ЗАДАНИЕ A:
Кратко ответьте на вопросы по фрагменту о Чехове в Ницце.
(i) Что Ольга принесла с собой, когда сестры пришли без отца?
(ii) В каком году Ольга Васильева написала Чехову о том, что у нее в душе нашлось «что-то лучшее»?
(iii) Какая поездка Чехова расстроилась?
ЗАДАНИЕ B: Продолжите фрагмент о Чехове в Ницце, начав сразу после его последнего предложения.

ТЕКСТ ДЛЯ ЧТЕНИЯ:
——

Вероятно, до поры до времени этого хватало, чтобы согреть их отношения, сделать их душевно теплыми. Но недостало для чувства, что кто-то из них двоих или оба не могут жить друг без друга.
* * *
В своем глубинном настроении, в своем состоянии после клиники, в своей ниццкой «ссылке» Чехов, судя по письмам, был как никогда одинок. И это ощутила, наверно, юная Ольга Васильева.
Хотяинцева успела перед отъездом в Париж описать Марии Павловне визит одного русского семейства, отца и двух дочерей, может быть, того самого, от которого Чехов получил букет. Одна из посетительниц просила разрешения переводить рассказы Чехова. Он не возражал. Не отказал и в другой просьбе — сфотографировать его. В следующий раз юные соотечественницы пришли одни. Ольга, «маленькая, толстенькая, щеки малиновые. Притащила с собой аппарат, снимать А[нтона] П[авловича], бегала вокруг, приговаривая: „ах, он не так сидит“. <…> Уже в первый раз <…> она заметила, что А[нтон] П[авлович] бранил французские спички, очень скверные, правда. Сегодня принесла две коробочки шведских. Трогательно?».
Фотографии получились не очень удачными, но девочка прислала их Чехову. Так началось многолетнее знакомство, которое в жизни Ольги Васильевой оказалось драгоценным и незабываемым. Несмотря на юный возраст, она поняла это сразу и в том же 1898 году написала Чехову: «С тех пор, как я побывала у Вас в Ницце, у меня в душе нашлось что-то лучшее, чего прежде в ней не было; каждое слово, сказанное Вами, должно быть, навсегда осталось в моей памяти <…> лучше того времени, которое я провела у Вас, светлее его, должно быть, никогда не будет в моей жизни».
С самых первых писем Чехов обращался к новой знакомой подчеркнуто ровно, без сентиментальных нот или шутливой интонации. Может быть, потому, что уловил некое сходство, как он назвал ее, «многоуважаемой соотечественницы», с другими соотечественницами, искавшими в его обществе душевного покоя. В ней угадывалась натура, склонная к поиску и ожиданию идеального, особенного, как в книгах.
Январские письма Чехова вообще очень сдержанны. Дело в том, что расстроилась давно ожидаемая поездка в Алжир. Он жил этим путешествием, едва приехал за границу. Ждал всю осень, упоминал грядущую перемену чуть ли не в каждом письме, потому что любил новые места, новые «резкие» впечатления. С начала декабря писал: «О поездке в Африку я мечтаю денно и нощно»; — «В Алжир поеду непременно — вероятно, в начале февраля, и буду Вам писать оттуда письма и, быть может, рассказы».

——

ФРАГМЕНТ НАБОРА ДАННЫХ:
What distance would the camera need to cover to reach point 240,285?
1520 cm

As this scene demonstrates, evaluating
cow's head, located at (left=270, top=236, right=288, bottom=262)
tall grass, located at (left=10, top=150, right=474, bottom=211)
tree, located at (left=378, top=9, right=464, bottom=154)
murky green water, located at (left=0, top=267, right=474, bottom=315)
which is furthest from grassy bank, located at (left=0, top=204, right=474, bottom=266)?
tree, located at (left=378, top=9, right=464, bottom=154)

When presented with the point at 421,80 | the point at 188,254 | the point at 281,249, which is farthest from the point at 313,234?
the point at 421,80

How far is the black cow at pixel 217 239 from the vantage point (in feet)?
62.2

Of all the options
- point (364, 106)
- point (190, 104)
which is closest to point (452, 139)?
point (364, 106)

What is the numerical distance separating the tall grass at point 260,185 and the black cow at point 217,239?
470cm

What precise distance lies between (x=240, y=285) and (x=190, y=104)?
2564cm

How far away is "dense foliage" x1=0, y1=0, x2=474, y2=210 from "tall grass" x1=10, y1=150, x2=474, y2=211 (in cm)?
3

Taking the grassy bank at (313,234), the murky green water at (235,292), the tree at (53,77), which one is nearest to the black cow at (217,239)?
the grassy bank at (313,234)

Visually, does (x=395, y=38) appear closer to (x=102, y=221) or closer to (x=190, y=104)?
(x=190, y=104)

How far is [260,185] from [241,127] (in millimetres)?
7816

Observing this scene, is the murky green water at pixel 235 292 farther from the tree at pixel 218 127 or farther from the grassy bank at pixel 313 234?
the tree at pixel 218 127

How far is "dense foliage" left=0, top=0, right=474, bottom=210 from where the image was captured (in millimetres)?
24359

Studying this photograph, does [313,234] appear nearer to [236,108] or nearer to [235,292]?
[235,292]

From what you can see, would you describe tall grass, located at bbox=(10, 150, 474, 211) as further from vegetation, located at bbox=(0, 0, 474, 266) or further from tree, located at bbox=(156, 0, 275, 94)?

——

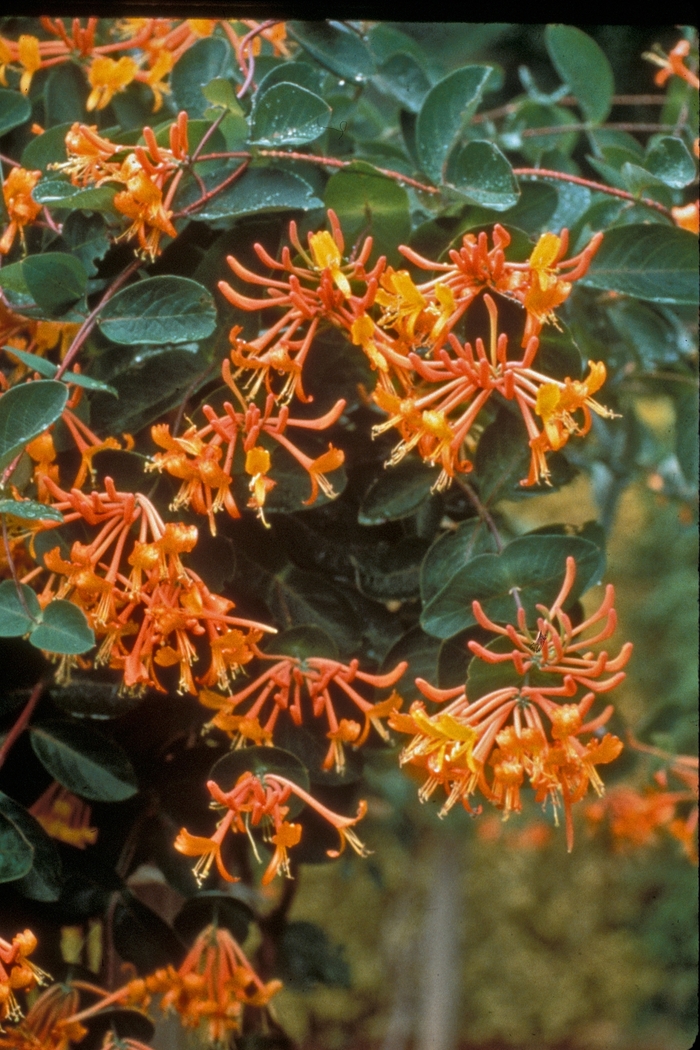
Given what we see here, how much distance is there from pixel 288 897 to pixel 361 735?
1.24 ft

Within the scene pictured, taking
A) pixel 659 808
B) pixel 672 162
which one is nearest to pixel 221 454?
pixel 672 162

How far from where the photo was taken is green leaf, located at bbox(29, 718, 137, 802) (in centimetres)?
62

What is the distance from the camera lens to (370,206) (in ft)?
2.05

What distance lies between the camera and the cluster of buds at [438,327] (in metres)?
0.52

——

ВАШ ОТВЕТ A:
(i) Фотоаппарат и две коробочки шведских спичек.
(ii) В 1898 году.
(iii) Давно ожидаемая поездка в Алжир.

ВАШ ОТВЕТ B:
Чехов явно надеялся, как он говорил в таких случаях, «подсыпать под себя пороху». Он давно уже хотел поехать в Африку, в Тунис, в Египет. Потапенко запомнил одну случайную встречу. Они с Чеховым ехали из Москвы в Лопасню. Их соседом оказался какой-то помещик из Вологодской губернии. Он кашлял. Чехов признался, что он врач и расспросил попутчика о его болезни. Тот рассказал о недуге и перепробованных средствах. На все это будто бы Чехов сказал: «Все это пустое. Нужно бросить Вологодскую губернию, закатиться куда-нибудь под тропики и пожить там года два-три». На возражения и сомнения помещика, а как же семья, имение, Чехов якобы в шутку и всерьез посоветовал: «Семью прогоните, а имение продайте и поезжайте! Иначе ничего хорошего не выйдет». Сам он семью не прогнал, имение не продал и не то что на год-два, но даже на месяц, как мечтал, не поехал в Африку, не «закатился под тропики». Ковалевский вдруг написал из Парижа, что он сильно болел и сейчас не совсем здоров, посему путешествию, видимо, не бывать.
Чехов, конечно, не знал, что в декабре 1897 года Ковалевский делился своими сомнениями в письме Соболевскому: «У Чехова еще до моего отъезда из Болье показалась кровь. Слышу, что и теперь это бывает с ним по временам. Мне кажется, сам он не имеет представления об опасности своего положения, хотя, на мой взгляд, он типично чахоточный. Меня даже пугает мысль взять его с собою в Алжир. Что, как еще сильнее разболеется. Дайте совет, как быть!» Не исключено, что осторожный Соболевский посоветовал Ковалевскому отложить, а лучше всего отменить поездку в Алжир. Как бы то ни было, Максим Максимович написал, что из-за его хворей «путешествию, видимо, не состояться».